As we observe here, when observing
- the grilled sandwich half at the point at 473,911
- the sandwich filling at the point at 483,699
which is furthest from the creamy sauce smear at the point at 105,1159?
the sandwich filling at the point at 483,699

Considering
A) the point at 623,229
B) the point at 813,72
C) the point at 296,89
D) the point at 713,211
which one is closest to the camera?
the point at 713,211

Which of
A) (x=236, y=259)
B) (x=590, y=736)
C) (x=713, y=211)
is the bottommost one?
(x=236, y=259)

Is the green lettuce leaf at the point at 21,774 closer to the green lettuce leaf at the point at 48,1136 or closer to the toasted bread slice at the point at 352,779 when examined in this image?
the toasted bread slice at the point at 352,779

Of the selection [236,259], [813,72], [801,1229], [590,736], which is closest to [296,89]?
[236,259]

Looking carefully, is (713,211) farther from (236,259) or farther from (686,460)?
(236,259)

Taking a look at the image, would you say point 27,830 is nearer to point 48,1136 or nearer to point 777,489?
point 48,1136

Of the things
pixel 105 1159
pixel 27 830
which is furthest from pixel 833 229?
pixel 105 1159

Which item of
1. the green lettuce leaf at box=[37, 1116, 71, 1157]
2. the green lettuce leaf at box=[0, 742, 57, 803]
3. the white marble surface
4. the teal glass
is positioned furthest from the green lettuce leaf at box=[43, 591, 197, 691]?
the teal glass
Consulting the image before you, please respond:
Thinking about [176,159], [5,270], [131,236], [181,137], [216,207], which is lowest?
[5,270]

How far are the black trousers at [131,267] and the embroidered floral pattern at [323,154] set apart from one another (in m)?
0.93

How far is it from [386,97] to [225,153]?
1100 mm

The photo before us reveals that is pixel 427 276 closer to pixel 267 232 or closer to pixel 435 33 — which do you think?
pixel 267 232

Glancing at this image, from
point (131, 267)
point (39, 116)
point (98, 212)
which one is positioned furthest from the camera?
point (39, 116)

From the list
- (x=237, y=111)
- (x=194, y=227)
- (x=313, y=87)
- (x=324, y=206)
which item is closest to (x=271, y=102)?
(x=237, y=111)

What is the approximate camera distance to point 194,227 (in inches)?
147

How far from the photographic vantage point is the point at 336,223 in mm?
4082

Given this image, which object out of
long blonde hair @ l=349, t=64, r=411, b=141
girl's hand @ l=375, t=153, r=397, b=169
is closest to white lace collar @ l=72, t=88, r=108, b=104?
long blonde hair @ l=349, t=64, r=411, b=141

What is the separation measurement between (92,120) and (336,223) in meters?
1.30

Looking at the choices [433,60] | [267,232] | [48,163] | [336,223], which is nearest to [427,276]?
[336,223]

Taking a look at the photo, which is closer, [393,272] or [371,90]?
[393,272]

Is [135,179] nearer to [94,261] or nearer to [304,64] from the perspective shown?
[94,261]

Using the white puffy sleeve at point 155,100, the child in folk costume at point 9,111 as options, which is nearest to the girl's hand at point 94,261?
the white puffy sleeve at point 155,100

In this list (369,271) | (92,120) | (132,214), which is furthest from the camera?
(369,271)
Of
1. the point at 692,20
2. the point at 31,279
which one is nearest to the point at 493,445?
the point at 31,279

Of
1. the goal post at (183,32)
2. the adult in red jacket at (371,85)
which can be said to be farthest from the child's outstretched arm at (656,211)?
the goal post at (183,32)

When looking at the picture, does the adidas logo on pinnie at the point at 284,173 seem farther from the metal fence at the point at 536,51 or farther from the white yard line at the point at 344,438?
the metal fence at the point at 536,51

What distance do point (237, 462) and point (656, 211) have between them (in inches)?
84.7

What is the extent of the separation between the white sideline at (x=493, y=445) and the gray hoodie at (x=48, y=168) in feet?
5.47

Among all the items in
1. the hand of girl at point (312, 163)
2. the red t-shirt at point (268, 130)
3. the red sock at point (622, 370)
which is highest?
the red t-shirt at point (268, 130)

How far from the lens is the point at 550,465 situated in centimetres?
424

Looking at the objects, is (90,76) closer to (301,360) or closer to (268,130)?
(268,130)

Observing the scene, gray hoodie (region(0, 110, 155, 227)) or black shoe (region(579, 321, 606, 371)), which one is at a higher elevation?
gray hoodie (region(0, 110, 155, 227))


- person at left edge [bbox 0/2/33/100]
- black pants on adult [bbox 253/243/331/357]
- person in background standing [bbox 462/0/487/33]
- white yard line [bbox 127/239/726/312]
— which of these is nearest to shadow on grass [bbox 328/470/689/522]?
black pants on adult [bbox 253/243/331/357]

_What you will do_
Your output consists solely of the lines from the one with "How far from the lens" through the last line, copied exactly.

_Complete output_
How far from the lens is the point at 550,465 situated in centimetres?
424

Looking at the objects, is (90,76) closer to (301,360) or closer to (268,130)?
(268,130)

Observing the scene, gray hoodie (region(0, 110, 155, 227)) or black shoe (region(579, 321, 606, 371)), which one is at a higher elevation?
gray hoodie (region(0, 110, 155, 227))


- person at left edge [bbox 0/2/33/100]
- black pants on adult [bbox 253/243/331/357]
- person in background standing [bbox 462/0/487/33]
- white yard line [bbox 127/239/726/312]
— which of these is nearest to shadow on grass [bbox 328/470/689/522]?
black pants on adult [bbox 253/243/331/357]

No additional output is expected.